Alors que certains gouvernements jugent urgent le retour des réfugiés syriens dans leur pays, les violences en Syrie, l’incertitude politique et le manque cruel de protection et d’accès aux services de base sont tels que cela reste inenvisageable à l’heure actuelle. Pour Erin Weir, responsable plaidoyer de notre bureau de réponse à la crise syrienne, il est primordial que les pays occidentaux se mobilisent plus largement pour leur venir en aide.

L'association CARE aide les Syriens, victimes de la guerre
CARE

Après plusieurs années d’exil, les réfugiés syriens se retrouvent face à un dilemme.

Au cours des derniers mois, deux vagues de retour « volontaires » de réfugiés syriens ont été organisées depuis le Liban. On pourrait penser que c’est un signal positif mais il n’en est rien. Des débats autour de la sécurité et du manque de moyens pour aider et intégrer les réfugiés sur le long terme poussent certains gouvernements à inciter les Syriens, voire à les forcer, à repartir dans leur pays. 

Selon les témoignages recueillis par Human Rights Watch, certains réfugiés ont également le sentiment de ne pas avoir d’autre choix que de retourner en Syrie. Au Liban, les réfugiés ne reçoivent pas suffisamment d’aide pour vivre dignement. Ils n’ont pas non plus le droit de travailler légalement dans la plupart des secteurs économiques ou de circuler librement.

* DONNÉES FOURNIES

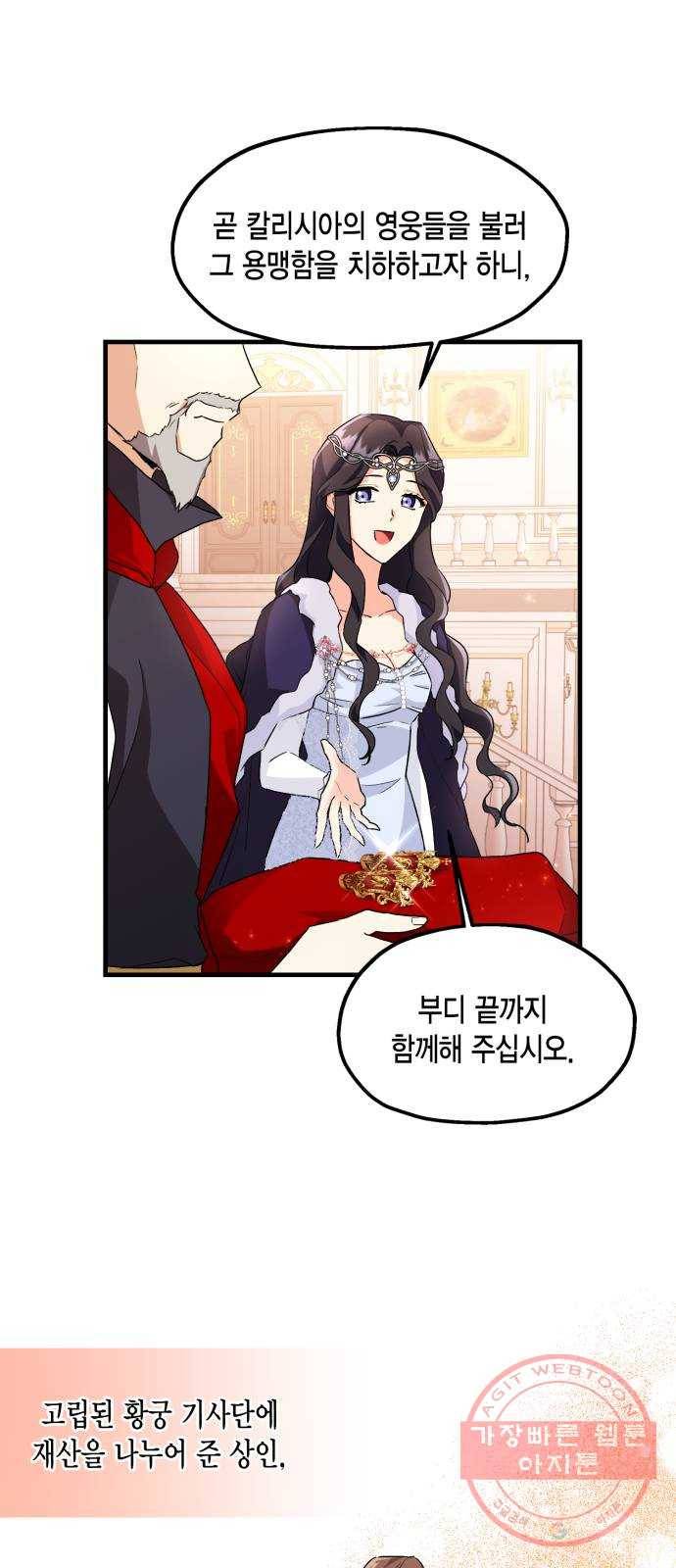 그 남주와 이별하는 방법 9화. 무도회의 마지막 춤은 당신과 (3) 38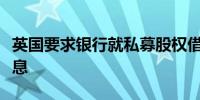 英国要求银行就私募股权借款工具提供更多信息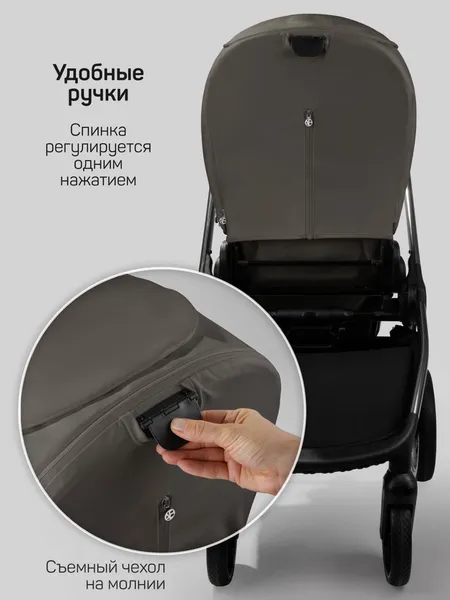 Изображение товара Детская универсальная коляска Amarobaby 2в1 Motus Premium Ecco / AB24-10MOTUSL/11 (серый)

* CONSIGNE
Dites si chacune des affirmations suivantes concorde avec le texte sur les réfugiés syriens : répondez oui ou non et citez mot pour mot les passages du texte qui tranchent.
1. Deux vagues de retour de réfugiés syriens ont été organisées depuis le Liban au cours des derniers mois.
2. Au Liban, les réfugiés syriens peuvent travailler légalement dans la plupart des secteurs économiques.
3. Erin Weir estime primordial que les pays occidentaux se mobilisent davantage pour aider les réfugiés syriens.

* RÉPONSE
1. Oui : « Au cours des derniers mois, deux vagues de retour « volontaires » de réfugiés syriens ont été organisées depuis le Liban. »
2. Non : « Ils n’ont pas non plus le droit de travailler légalement dans la plupart des secteurs économiques ou de circuler librement. »
3. Oui : « Pour Erin Weir, responsable plaidoyer de notre bureau de réponse à la crise syrienne, il est primordial que les pays occidentaux se mobilisent plus largement pour leur venir en aide. »